I feel, however, that there is a need to make clear the cultural aspect of this diaspora, which includes a diverse cast of voices and takes place in so many places that it is actually bigger than Berlin (Berlin, of course, is a strategic place because of the history of the Holocaust). The paradox is that while Israel is closing its borders to the diaspora, it is also appropriating its works. For example, while the annual Sapir Prize for Literature was closed off to writers who live abroad, the State of Israel is monopolizing Jewish works of art and literature outside of Israel, as exemplified by the National Library of Israel’s attempt to take ownership of Franz Kafka’s manuscripts, for instance.

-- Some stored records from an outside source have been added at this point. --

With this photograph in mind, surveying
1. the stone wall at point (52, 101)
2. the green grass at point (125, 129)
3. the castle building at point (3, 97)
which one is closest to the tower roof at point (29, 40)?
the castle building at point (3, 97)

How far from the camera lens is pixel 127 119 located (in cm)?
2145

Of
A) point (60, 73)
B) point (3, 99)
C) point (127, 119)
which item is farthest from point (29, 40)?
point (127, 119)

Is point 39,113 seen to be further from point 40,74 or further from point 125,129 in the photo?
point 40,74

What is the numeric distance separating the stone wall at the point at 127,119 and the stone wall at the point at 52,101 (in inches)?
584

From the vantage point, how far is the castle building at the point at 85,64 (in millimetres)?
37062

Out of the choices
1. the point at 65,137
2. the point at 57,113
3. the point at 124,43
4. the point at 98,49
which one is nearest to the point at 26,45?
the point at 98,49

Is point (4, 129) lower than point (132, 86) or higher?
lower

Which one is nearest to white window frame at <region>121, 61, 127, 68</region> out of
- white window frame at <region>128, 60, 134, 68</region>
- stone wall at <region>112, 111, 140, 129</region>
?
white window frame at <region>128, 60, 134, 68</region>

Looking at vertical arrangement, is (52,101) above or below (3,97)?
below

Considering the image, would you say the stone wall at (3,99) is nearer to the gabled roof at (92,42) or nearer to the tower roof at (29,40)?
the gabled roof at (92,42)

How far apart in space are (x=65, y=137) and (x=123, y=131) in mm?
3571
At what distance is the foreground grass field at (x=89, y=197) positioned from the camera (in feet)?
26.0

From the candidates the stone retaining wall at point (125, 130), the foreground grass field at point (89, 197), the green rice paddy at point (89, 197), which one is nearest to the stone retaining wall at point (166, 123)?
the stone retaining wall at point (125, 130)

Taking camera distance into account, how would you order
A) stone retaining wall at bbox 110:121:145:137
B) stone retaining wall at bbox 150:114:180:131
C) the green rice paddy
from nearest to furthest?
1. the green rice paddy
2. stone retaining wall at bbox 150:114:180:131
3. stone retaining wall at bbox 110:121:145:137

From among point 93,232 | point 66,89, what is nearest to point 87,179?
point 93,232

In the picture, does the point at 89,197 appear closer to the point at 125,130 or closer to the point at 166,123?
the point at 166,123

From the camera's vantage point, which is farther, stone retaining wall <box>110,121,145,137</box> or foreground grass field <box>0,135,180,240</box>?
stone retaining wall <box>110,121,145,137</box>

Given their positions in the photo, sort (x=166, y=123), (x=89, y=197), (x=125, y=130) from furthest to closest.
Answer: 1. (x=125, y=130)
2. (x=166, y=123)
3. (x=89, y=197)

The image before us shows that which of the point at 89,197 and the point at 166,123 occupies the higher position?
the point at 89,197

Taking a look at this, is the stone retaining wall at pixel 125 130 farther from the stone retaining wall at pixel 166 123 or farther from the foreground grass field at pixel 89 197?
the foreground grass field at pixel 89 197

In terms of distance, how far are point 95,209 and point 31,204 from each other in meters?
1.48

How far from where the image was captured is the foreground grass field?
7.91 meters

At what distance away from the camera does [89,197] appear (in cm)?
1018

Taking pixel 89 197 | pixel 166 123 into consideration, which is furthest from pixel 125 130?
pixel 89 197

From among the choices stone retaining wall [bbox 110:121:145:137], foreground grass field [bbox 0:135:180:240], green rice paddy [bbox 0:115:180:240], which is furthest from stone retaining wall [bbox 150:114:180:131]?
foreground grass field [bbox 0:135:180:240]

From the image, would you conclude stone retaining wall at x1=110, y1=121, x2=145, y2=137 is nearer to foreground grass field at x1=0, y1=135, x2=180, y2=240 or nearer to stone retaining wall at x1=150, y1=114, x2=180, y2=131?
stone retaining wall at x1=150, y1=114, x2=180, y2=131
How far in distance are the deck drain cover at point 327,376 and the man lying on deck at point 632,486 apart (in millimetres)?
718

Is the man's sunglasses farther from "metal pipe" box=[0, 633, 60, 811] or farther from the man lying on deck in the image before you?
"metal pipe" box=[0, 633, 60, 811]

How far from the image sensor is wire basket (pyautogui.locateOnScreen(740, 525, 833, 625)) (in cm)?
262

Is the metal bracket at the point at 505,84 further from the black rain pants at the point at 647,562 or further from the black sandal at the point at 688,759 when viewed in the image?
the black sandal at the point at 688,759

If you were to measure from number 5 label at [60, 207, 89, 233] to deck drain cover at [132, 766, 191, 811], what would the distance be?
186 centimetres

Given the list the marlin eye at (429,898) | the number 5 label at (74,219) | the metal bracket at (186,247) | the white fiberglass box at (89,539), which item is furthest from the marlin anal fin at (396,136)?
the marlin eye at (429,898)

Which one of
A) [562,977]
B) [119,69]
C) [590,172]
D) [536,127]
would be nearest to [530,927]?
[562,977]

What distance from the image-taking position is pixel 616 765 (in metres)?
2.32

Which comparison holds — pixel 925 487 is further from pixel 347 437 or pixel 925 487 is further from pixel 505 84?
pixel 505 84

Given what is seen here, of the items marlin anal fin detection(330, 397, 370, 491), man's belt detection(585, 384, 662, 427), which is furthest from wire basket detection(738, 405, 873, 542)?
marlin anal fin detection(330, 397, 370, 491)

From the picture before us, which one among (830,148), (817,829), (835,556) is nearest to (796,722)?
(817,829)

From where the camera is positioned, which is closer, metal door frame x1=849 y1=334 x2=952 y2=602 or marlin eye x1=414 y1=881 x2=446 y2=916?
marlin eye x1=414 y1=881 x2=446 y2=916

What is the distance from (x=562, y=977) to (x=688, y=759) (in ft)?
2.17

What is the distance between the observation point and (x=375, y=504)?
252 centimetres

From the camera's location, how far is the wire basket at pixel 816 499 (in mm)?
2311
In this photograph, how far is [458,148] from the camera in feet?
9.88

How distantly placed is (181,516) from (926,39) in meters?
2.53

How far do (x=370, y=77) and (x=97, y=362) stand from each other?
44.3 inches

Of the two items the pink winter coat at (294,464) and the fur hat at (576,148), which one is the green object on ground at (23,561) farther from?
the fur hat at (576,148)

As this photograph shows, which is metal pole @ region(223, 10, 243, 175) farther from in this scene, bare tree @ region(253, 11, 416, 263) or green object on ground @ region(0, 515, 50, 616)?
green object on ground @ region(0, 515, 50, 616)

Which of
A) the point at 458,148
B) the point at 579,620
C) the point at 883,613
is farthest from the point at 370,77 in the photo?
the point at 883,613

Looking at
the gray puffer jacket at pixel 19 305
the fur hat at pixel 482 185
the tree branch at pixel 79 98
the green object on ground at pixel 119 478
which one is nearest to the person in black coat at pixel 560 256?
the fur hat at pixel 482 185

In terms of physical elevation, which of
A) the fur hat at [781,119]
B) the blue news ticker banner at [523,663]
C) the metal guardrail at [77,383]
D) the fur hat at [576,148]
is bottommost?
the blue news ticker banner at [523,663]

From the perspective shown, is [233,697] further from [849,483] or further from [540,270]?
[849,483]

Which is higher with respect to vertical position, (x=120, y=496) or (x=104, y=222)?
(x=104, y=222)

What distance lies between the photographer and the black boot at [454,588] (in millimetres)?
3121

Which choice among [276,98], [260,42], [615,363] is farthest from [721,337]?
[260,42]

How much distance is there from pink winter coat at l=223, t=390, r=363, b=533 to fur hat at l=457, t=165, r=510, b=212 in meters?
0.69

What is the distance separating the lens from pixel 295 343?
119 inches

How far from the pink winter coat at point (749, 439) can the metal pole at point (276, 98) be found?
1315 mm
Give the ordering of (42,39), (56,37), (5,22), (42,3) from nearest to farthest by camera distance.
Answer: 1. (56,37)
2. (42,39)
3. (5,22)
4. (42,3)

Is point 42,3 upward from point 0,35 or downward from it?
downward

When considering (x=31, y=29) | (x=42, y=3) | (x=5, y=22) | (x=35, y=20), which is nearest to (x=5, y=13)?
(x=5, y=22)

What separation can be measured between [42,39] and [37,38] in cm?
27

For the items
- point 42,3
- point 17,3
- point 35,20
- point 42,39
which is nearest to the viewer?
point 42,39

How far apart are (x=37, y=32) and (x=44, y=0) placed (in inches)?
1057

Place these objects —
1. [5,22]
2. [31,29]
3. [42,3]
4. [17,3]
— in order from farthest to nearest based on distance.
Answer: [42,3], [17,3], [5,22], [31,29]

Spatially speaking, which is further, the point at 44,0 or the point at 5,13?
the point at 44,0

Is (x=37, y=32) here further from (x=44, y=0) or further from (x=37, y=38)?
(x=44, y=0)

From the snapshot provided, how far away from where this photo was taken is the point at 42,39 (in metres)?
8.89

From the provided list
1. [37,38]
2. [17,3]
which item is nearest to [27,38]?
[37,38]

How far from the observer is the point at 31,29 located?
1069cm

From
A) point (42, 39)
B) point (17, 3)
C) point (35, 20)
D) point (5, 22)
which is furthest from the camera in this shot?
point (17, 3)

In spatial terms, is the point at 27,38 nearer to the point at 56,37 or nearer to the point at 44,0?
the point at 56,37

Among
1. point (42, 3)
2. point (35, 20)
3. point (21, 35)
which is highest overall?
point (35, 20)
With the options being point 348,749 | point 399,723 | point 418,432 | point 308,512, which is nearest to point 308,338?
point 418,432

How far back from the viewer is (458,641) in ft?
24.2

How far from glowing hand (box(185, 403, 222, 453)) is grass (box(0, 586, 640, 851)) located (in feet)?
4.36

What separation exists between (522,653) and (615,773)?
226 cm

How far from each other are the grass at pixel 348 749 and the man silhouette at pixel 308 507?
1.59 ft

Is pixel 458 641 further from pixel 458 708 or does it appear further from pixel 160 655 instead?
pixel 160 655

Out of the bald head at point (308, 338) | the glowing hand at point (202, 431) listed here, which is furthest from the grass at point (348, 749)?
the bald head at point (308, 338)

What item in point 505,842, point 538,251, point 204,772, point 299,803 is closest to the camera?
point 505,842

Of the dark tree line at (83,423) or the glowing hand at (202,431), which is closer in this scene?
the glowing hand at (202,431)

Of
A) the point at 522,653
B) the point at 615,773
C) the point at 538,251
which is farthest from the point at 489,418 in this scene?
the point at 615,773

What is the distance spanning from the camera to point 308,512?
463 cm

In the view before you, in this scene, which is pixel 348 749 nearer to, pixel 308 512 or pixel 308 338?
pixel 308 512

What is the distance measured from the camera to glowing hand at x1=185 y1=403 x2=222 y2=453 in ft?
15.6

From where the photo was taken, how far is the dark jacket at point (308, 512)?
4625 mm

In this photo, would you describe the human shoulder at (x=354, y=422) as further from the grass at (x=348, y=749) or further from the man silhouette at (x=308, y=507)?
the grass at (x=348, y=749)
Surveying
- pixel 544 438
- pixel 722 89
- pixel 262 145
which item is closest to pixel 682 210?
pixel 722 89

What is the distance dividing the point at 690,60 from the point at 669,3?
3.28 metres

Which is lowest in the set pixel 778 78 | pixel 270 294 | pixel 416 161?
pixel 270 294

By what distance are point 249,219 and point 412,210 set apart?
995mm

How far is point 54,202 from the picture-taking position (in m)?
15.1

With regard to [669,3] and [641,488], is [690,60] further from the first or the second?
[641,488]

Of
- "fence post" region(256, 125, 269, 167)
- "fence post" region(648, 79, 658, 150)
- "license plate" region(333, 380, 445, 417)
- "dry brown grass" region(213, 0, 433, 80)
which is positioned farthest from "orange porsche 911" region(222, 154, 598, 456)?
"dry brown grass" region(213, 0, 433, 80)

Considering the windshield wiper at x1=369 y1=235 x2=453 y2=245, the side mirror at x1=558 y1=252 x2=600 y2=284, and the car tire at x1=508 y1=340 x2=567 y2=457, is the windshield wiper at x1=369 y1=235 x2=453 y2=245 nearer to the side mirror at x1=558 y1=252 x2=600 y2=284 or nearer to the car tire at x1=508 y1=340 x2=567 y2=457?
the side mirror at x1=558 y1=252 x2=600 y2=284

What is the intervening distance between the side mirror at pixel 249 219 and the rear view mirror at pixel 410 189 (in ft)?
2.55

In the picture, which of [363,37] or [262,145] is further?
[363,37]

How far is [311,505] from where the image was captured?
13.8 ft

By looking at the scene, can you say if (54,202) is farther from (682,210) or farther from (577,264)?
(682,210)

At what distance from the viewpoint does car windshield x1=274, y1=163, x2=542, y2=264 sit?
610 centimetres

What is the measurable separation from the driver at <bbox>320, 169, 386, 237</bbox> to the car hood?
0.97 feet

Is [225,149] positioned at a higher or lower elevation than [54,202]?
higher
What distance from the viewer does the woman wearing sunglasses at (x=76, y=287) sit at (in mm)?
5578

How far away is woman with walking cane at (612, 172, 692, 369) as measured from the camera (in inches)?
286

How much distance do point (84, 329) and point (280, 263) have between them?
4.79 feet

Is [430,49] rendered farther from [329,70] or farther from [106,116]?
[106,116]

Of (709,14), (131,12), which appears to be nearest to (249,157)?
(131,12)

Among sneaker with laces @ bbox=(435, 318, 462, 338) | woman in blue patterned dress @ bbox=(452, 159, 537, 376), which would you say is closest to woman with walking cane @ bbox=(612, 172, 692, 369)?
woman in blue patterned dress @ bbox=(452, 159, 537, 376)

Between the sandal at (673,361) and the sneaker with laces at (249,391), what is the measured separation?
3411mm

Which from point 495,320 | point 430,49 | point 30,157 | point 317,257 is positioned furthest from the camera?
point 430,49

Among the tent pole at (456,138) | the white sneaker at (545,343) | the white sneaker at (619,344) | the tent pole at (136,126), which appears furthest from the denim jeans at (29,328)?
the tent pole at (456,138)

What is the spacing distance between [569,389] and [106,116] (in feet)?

Over the past few years, more and more voices in Israel want to close the door to Hebrew, Jewish, and Israeli voices who live abroad, specifically because of the growing effect of the Hebrew diaspora. But this rejection only strengthens the diaspora. On the one hand, strengthening the mental border between border Israel and the diaspora leads to a deeper understanding that there is a need for creative independence and autonomy in the diaspora. On the other hand, there is a refusal to forgo a dialogue, whose goal is to go beyond these borders.
This reaction is reminiscent of the neoconservatism that we see in fundamentalist movements, which oppose globalization and freedom of information — and are explicitly against cosmopolitan identities. Is it even possible to create imaginary borders between Hebrew, Jewish, and Israeli works in the Internet age? It is wonderful to see that every conservative response is answered by an even more radical response by people who understand that their art is greater than the narrow imagination of politicians.
And the paradox lies before us: the more they try to strengthen the borders, the more culture will flourish and challenge these conservative positions by creating more cosmopolitan, independent diasporic structures. If we open these borders to other languages and places, we could become part of a never-ending stream of creativity. That way we can truly learn what is happening outside our national group.
Diasporic culture often criticizes Israel from both inside and outside. They put up an emotional wall to try and stop Israeli voices from developing this culture. This wall joins a long list of other walls that Israel builds. Israel tried to block out the diaspora, and the attempt to stop this new culture is yet another attempt to negate the Jewish diaspora. The emotional aspect, which seeks to ignore voices of lamentation, is reminiscent of the way Mizrahim and Palestinians are silenced. Instead of rejecting the laments, listen to them — they are not coincidental.
For many years Israelis left the country due to political, social, ethnic, and gender problems that were created by the state — and which the state never took responsibility for. The Mizrahim who immigrated to the U.S., Palestinian refugees who were thrown out of their country, Palestinian citizens who often feel like it’s better to be foreigners in foreign countries than foreigners in their homeland. The attempt to block out any criticism of Israel is a form of joining the masculine, militant stream of Israeli hasbara. Anti-Semitism and fascism created Israel, yet without criticism we return to these very constructs. We must listen to diasporic voices without building emotional and political barriers, ones that hide behind the idea of “patriotism,” which in itself is a continuation of oppression by other means.
Mati Shemoelof is an Israeli author, poet, editor, journalist and activist based in Berlin.